Of course, Matthew 25:14-30 is the well-known parable story of the talents.  Jesus tells the parable to His disciples on the Mount of Olives. In the biblical passage that precedes the talents parable, Christ has just compared the kingdom of heaven with ten virgins who went out to meet a bridegroom.


Jesus goes on in this parable to compare the Kingdom to a man who gave his servants talents. Talents are a unit of money roughly equal to a year’s wages of an average, on-the-grind blue-collar person. Jesus says that the Kingdom is like a man who leaves and gives three servants, five, two, and one talent respectively.

They all put their money to work and double it, except for the third one who buried his talent.

When the man returns, everybody settles their accounts with the man.  Servants one and two return the man’s talents with interest. He tells them “well, done good and faithful servant. You have been faithful over a few things, I will put you in charge over many.”

But the third servant, returned the one talent and tells the man why he does so. “You’re a hard man who reaps what he doesn’t sow. Here’s your talent.” The man of course calls the servant lazy and kicks him out into the darkness.

Now most clergy, particularly the "prosperity" gospel set, exeget the passage and make the first two servants the protagonists of the parable.  And, at first glance, it's not an unwise hermeneutic as a general proposition.  The first two servants did what they were asked, presumably, and returned the master's money with interest.  Sounds good, right?

I’m not saying that that interpretation of the Scripture is wrong, but what if the hero of the story is not the first servant or the second servant who doubled the talents, but what if the third servant was the hero?


Indulge me for a minute. To understand how and why Jesus wanted the third servant to be the hero of the parable, we have to understand a bit about the culture in first century Roman Empire.

There was an economic system in place that was very much like share cropping, slavery, payday loans or rent-to-own stores.
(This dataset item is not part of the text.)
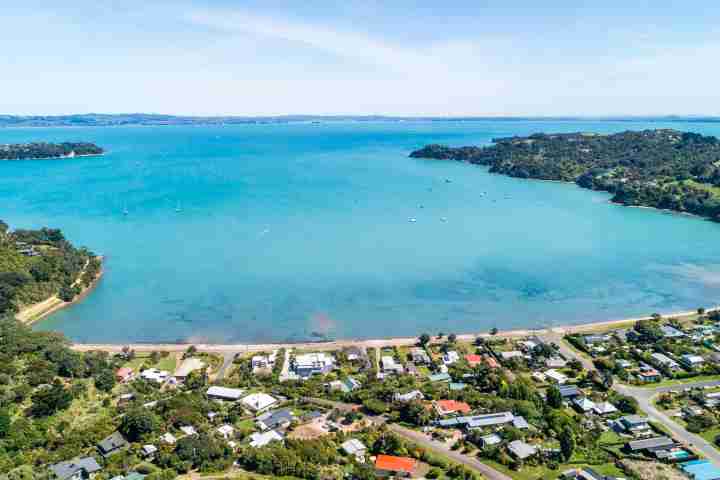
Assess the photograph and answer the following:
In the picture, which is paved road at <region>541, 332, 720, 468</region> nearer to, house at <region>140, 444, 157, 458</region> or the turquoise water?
the turquoise water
Rich landlords owned thousands of acres of land and had a chosen few servants from the masses of people to work the land.

These servants would get land from the landlord and resources with steep interest rates (60% to 200%).  To turn a profit, the servants had to exploit their fellow poor brethren to do so and pass goods off at higher rates.

The people hearing Jesus’ parable would have run into people like the three servants everyday and would not have liked them very much.

We also know that the man—the rich man was not a parallel to God at all, he was a wicked man. He divided the servants mentally from the outset. First, simply by choosing them from the gentry created a distinction between them and the people not chosen to work the land. The land owner then gave them talents according to their abilities. That, is a further division. Jesus was one who believed in equality and giving equal shares to everybody.

Next, in order for the servants to double their money they would have had to put it in the same economic system that exploited the same people they loved and cared about. The first two servants do  do in fact carry out this system of usury, however the third servant does the admirable thing and takes the money out of circulation from the system. The scriptures certainly speaks against the kind of usury.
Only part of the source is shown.